How much do you know about cyber risks? If the answer is, “Less than I should,” then your company may be at risk. A data breach can be costly. To minimize your cyber risks, learn the reality behind these cybersecurity myths!
Myth 1: IT is responsible for cybersecurity.
Reality: Everyone is responsible for cybersecurity.
IT may create and enforce cybersecurity policies and procedures, but everyone plays a role in keeping a company safe from cyber attacks. For example, phishing email attacks present a big risk. Effective employee training can reduce the chances of this type of breach and also reduce the harm it causes.
Myth 2: My organization doesn’t have anything of value to hackers.
Reality: Every organization is a target.
Some companies think they’re too small to be hacked. Others believe they have nothing hackers want. WRONG! Every organization has assets that hackers want, including data, money, and business information. Hackers often use a “spray and pray” technique, and small companies can get hacked in the line of fire. Beyond that, hackers often sell information on the black market, especially when a company’s data might interest others!
Myth 3: Only large companies get hacked.
Reality: All organizations are targeted.
The media rarely reports small business breaches, so most people think big companies, like Target, Home Depot, Marriott, and Experian are the only ones at risk. In reality, a recent Verizon report revealed that almost 60% of breach victims were small businesses. Why? Smaller companies may not have the time or resources to put toward a cybersecurity program, which makes them attractive to hackers. Additionally, hackers attack small businesses as a way of accessing their larger partners.
Myth 4: Our organization’s password policy is strong enough to protect us.
Reality: Passwords are important but far from perfect.
Organizations that don’t use two-factor-authentication (2FA) are prime targets. Adding a secondary means of logging into your account, usually through a smartphone, provides more protection.

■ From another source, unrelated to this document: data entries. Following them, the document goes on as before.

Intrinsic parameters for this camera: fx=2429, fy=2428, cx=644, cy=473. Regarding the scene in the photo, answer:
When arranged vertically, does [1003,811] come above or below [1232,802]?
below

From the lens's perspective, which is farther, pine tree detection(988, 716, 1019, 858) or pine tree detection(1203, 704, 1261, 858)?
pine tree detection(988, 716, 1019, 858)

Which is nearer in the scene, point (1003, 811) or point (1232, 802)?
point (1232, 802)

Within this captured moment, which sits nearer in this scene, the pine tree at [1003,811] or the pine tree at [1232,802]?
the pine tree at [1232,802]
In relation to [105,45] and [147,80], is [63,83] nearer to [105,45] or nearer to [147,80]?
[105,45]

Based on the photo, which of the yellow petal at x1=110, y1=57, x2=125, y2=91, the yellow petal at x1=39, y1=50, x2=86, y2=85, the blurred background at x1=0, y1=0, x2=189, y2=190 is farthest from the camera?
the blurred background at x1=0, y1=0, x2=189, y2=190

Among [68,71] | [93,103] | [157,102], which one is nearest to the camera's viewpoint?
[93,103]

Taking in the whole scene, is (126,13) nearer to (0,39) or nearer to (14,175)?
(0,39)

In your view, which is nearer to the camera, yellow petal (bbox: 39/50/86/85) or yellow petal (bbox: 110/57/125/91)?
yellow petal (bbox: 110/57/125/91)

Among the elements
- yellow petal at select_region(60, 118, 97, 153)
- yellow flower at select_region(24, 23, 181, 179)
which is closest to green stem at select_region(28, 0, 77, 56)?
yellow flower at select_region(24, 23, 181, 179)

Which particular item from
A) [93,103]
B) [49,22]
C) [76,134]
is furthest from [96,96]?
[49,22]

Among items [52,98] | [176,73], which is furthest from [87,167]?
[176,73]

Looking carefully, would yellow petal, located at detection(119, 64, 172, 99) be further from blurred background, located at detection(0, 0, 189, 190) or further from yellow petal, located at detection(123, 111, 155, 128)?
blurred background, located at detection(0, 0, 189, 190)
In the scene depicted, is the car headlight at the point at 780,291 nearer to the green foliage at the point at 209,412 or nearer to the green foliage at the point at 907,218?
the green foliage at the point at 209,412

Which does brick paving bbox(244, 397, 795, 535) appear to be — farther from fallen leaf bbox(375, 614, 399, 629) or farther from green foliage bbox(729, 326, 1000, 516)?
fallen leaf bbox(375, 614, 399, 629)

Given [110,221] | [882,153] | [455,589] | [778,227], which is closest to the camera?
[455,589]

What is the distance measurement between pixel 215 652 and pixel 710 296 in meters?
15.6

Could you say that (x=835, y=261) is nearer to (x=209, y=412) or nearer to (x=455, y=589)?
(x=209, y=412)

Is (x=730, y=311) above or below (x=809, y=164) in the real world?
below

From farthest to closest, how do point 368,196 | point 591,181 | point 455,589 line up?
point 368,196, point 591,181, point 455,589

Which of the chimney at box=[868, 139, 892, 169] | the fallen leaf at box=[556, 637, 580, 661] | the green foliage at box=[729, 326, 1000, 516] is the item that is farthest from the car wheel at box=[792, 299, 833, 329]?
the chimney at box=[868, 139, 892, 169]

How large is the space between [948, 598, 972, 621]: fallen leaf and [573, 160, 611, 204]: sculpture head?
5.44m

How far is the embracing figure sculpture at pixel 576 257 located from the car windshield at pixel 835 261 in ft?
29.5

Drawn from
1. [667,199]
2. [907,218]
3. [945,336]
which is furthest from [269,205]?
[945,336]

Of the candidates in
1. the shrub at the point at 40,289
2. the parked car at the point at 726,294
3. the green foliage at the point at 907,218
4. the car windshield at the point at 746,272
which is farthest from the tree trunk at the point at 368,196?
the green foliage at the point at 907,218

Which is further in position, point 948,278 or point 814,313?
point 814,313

Myth 5: Cybersecurity is only a digital risk.
Reality: Physical security is a major component of cybersecurity.
Does your company require people to report lost or stolen devices, like laptop computers or smartphones? When physical property is lost or stolen, the cost includes the device itself, lost productivity, the loss of intellectual property, and potential legal fees. Implement a mobile device security policy that includes a provision to immediately report any lost or stolen devices and be sure to password protect and encrypt all mobile devices as well.